Facing empty taprooms, closed bars, and empty sports arenas. Some distilleries were compelled to divert their IPAs and pilsners to the production of hand sanitizer, forcing them to discard their tap beer.
However, the initial few months of economic instability sparked a wave of adaptability and innovation. Breweries have developed new and creative methods to interact with their consumers, such as handing them a cold beer. Indeed Brewing’s sales director Ryan Bandy adds that it’s always been claimed that beer is recession-proof, and now we’ve proved that it’s pandemic-proof.
Breweries were compelled to change course due to the outbreak of the disease. It was during the quarantine that brewers were able to take stock of their existing branding strategy. To better match their marketing, sales, and packaging with their post-COVID-19 strategic objectives. And this affected breweries and suppliers alike: think equipment and ingredients like wheat, barley, and Citra hops suppliers.
With more than 8,700 breweries in the United States, the competition is fierce, and the number of breweries “in development” is expected to grow by 1,200 soon. It’s not only the beer business that’s becoming more competitive; there’s also a massive increase of new alcoholic canned drinks. Wine, THC, and ready-to-drink cocktails provide a bewildering array of options for consumers, further separating tastes and generating unique preferences. As a result of this, promoting particular brands has never been more challenging.
Breweries must experiment with new marketing channels and fresh content to break through the very thick congestion that customers see today in the adult beverage sector to overcome these marketing obstacles.
Brews Direct To Consumer
One of the unintended consequences of COVID-19 for the craft beer sector was the relaxation of regulations governing beer shipment and home delivery to DTC (direct-to-consumer) customers. Delivery rules were eased to enable taprooms to compensate for lost in-person sales when breweries closed around the nation last year.

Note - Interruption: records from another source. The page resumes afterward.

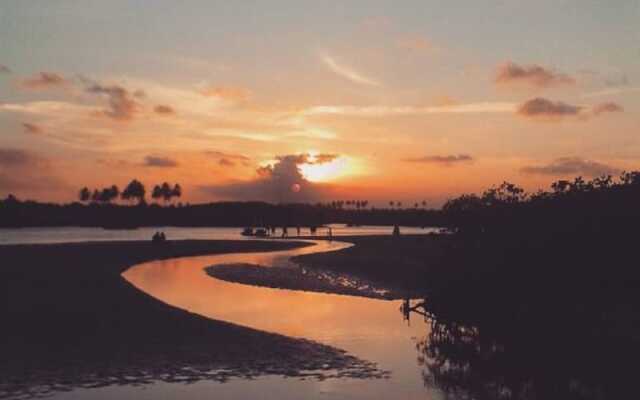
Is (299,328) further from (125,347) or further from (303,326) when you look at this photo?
(125,347)

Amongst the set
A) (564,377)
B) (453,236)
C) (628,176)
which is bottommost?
(564,377)

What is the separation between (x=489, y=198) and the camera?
83.3ft

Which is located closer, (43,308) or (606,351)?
(606,351)

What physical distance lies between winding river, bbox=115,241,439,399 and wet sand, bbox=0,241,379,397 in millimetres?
888

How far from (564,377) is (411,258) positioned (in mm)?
40250

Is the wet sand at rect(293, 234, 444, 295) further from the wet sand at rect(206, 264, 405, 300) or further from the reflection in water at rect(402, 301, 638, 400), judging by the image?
the reflection in water at rect(402, 301, 638, 400)

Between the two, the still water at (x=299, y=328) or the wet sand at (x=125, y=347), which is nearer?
the still water at (x=299, y=328)

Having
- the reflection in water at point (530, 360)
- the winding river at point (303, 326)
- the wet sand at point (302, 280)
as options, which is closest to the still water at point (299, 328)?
the winding river at point (303, 326)

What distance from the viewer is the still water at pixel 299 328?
16.5 meters

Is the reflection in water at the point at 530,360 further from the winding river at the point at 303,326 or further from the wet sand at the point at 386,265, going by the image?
the wet sand at the point at 386,265

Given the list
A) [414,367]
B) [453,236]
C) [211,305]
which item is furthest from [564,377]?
[211,305]

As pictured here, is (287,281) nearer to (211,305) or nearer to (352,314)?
(211,305)

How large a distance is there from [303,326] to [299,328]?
1.51ft

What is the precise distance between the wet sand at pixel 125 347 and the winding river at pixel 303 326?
2.91ft
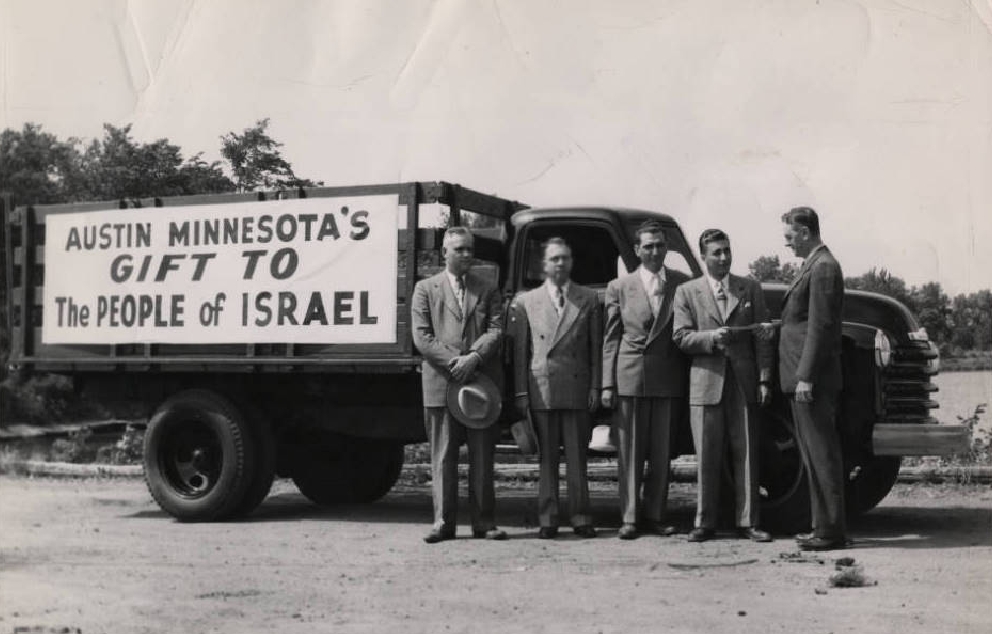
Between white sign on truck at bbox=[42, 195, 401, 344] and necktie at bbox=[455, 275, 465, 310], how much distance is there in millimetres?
833

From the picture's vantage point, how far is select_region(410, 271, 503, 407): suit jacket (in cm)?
795

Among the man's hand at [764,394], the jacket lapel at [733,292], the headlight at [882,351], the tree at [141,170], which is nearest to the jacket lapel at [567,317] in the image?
the jacket lapel at [733,292]

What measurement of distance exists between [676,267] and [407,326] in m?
2.06

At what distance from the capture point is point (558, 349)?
7.91m

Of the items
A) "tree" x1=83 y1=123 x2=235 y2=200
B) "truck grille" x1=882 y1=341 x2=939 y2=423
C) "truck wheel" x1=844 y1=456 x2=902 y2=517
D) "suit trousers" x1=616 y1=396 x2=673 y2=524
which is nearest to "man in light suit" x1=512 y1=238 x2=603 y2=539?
"suit trousers" x1=616 y1=396 x2=673 y2=524

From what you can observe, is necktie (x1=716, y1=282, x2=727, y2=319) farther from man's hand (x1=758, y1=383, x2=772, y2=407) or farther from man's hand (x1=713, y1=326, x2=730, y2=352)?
man's hand (x1=758, y1=383, x2=772, y2=407)

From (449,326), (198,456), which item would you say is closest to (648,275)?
(449,326)

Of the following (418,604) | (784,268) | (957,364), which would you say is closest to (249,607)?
(418,604)

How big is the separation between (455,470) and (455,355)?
2.49 ft

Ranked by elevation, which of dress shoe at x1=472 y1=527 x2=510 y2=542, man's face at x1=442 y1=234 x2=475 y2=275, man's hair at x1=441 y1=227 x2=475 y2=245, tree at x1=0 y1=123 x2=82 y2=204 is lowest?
dress shoe at x1=472 y1=527 x2=510 y2=542

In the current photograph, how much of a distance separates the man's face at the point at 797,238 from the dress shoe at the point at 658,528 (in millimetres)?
1941

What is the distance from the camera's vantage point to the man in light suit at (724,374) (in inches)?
302

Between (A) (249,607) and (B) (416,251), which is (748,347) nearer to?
(B) (416,251)

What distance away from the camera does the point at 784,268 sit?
12.6m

Since the epidemic outbreak, 25% of craft beer consumers have purchased beer from a brewery and had it delivered to their house, according to a SOVOS survey, with 7/10 respondents indicating they are interested in having craft beer delivered to their homes.
Seventy percent of brewery owners indicated they would utilize direct-to-consumer shipping if it were allowed in their state, according to the SOVOS study. In 2021, craft brewers should expect DTC craft beer delivery to remain a significant growth area.

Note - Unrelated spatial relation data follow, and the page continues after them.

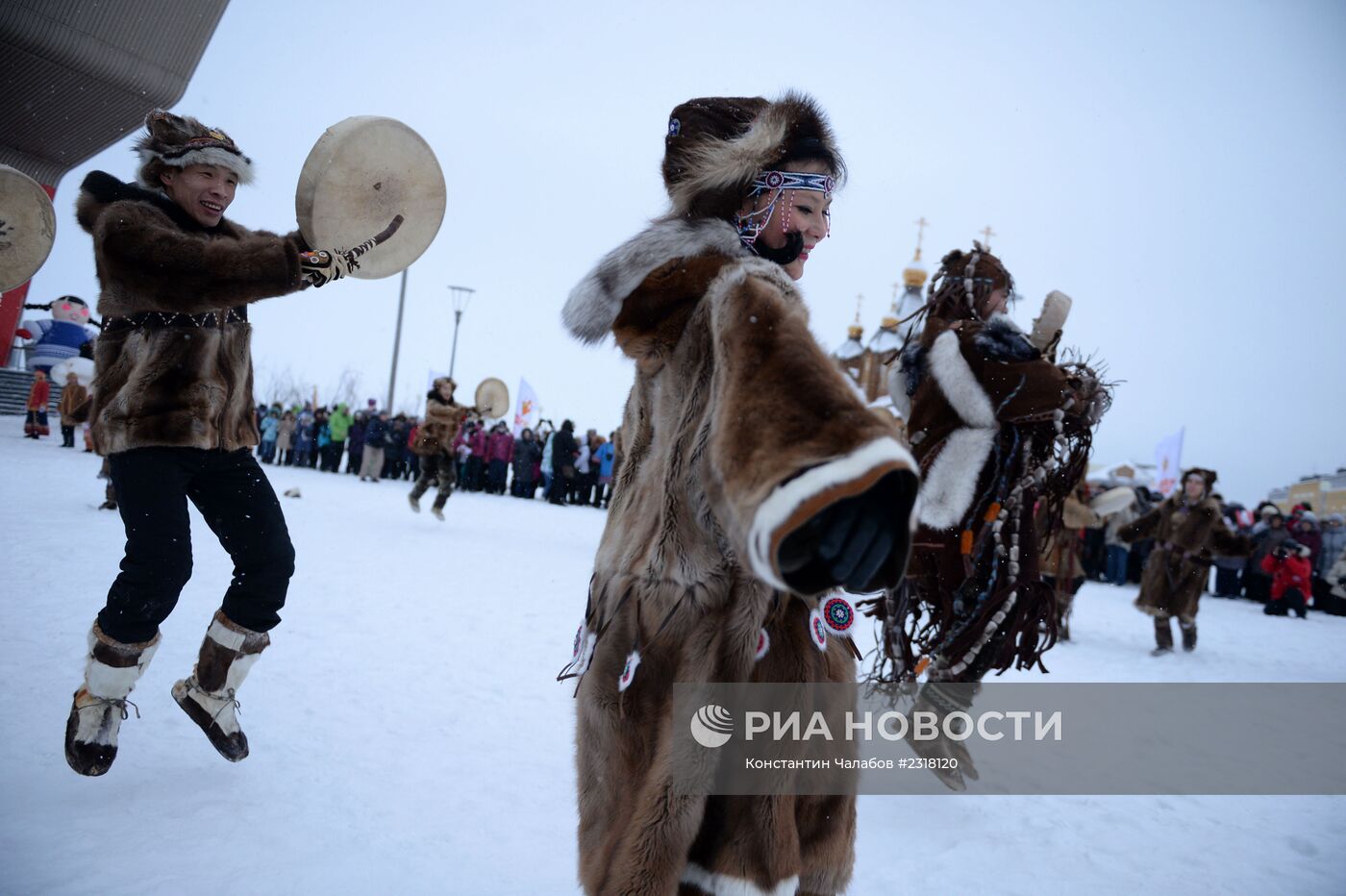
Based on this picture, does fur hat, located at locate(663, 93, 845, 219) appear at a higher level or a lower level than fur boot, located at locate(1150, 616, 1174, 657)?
higher

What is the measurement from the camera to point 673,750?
1426 millimetres

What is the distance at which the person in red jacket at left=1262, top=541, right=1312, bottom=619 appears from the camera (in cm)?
1357

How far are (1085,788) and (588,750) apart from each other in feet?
10.5

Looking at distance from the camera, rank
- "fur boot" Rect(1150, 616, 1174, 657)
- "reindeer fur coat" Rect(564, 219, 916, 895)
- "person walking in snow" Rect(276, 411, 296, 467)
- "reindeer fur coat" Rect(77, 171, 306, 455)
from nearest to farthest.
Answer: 1. "reindeer fur coat" Rect(564, 219, 916, 895)
2. "reindeer fur coat" Rect(77, 171, 306, 455)
3. "fur boot" Rect(1150, 616, 1174, 657)
4. "person walking in snow" Rect(276, 411, 296, 467)

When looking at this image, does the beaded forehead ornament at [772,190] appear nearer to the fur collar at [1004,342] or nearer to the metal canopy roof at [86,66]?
the fur collar at [1004,342]

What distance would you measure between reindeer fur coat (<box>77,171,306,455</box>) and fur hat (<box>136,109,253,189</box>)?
0.14 m

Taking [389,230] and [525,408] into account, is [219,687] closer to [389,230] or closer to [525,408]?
[389,230]

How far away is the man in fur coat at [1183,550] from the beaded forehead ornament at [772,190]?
27.1 feet

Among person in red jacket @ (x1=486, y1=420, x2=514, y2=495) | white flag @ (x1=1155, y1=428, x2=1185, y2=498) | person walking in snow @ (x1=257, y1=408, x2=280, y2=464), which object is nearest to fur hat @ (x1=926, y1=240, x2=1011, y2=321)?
white flag @ (x1=1155, y1=428, x2=1185, y2=498)

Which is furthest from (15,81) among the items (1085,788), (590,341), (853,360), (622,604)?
(853,360)

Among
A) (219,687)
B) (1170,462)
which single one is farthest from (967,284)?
(1170,462)

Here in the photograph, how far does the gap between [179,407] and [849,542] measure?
8.36ft

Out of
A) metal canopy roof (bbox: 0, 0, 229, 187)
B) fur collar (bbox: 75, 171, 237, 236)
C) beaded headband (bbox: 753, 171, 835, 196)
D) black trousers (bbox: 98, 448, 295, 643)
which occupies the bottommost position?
black trousers (bbox: 98, 448, 295, 643)

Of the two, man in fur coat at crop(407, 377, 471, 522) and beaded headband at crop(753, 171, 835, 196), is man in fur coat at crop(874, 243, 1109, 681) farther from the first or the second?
man in fur coat at crop(407, 377, 471, 522)
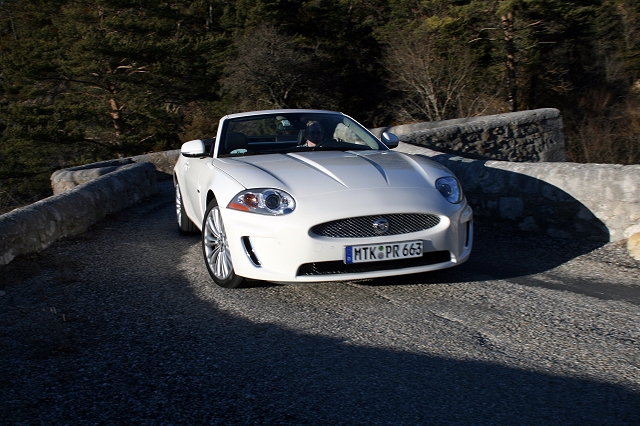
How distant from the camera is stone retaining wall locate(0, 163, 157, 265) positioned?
6.32m

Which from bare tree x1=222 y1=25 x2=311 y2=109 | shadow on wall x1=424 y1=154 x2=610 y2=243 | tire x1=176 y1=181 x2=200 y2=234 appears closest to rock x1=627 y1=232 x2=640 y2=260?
shadow on wall x1=424 y1=154 x2=610 y2=243

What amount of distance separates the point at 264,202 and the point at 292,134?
195cm

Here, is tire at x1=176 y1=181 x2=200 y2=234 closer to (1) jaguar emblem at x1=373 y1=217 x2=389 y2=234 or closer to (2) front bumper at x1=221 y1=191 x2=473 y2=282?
(2) front bumper at x1=221 y1=191 x2=473 y2=282

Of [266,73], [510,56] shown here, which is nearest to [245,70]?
[266,73]

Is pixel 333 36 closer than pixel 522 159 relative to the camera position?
No

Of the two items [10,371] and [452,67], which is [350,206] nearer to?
[10,371]

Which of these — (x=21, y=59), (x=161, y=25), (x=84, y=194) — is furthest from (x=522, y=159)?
(x=21, y=59)

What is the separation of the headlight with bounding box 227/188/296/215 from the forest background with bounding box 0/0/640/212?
2672 centimetres

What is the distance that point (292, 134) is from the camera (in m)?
6.64

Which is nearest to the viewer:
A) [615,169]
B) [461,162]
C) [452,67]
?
[615,169]

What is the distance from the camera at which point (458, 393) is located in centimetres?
316

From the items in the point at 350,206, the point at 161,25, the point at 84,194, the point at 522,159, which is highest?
the point at 161,25

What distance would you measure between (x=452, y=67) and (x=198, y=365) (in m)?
29.0

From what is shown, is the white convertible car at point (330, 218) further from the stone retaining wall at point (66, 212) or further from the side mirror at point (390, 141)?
the stone retaining wall at point (66, 212)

To adapt to changing in-person customer behavior in the post-pandemic period, brewers were forced to meet essential new requirements, including expanding outside seating, limiting the number of people who can sit inside, and offering contactless payment.
As local and state laws changed, breweries had to rapidly modify their websites and taprooms with new hospitality technology to stay current with their customers’ needs for safety, comfort, and enjoyment.
It is now possible to use anything from specialized POS software and smart kegs to NFC business cards. The use of brewery technology and the valuable data it generates is now essential for successful brewery operations and expansion.
Marketers must embrace the new on-premises dynamics and demonstrate in their materials how these new technologies and procedures assist in making the customer experience quicker, safer, and better for them. They should.
Taprooms & Brewery Spaces
It’s costly to rent office space and commercial real estate, particularly now that the virus has spread worldwide. That’s given new commercial brewing ideas, such as co-brewing spaces, a boost that they weren’t getting before COVID-19.
In some ways, co-brewing facilities are like co-working spaces like WeWork, but they are tailored specifically for craft brewers who want to take their business to a broader audience. Most of them are licensed to provide full-customer experiences in built-in taprooms and have brand-new brewing, packaging, and distribution facilities.
Due to financial constraints, breweries that are just starting or are on the cusp of success can not construct their brewing facility. Co-brewing spaces, apart from bringing brewers together to exchange ideas and resources, also bring facilities and property owners together.
COVID-19-related taproom closures have been reduced, thanks in large part to improved distribution. According to a Brewers Association impact assessment, brewery delivery sales increased by 31.8 percent just over six weeks after the outbreak. It took just a few weeks for the beer industry to alter its business model, and it will need to keep using these new distribution channels in the next year.
Beyond that, I’m seeing brewers use delivery to expand their goods by providing holiday gift boxes, mixed packs, and new subscription clubs, among other things. Delivery will be important in 2021, but it won’t be the only factor. Instead, the year’s highlights will be determined by what the brewers can fit in the box.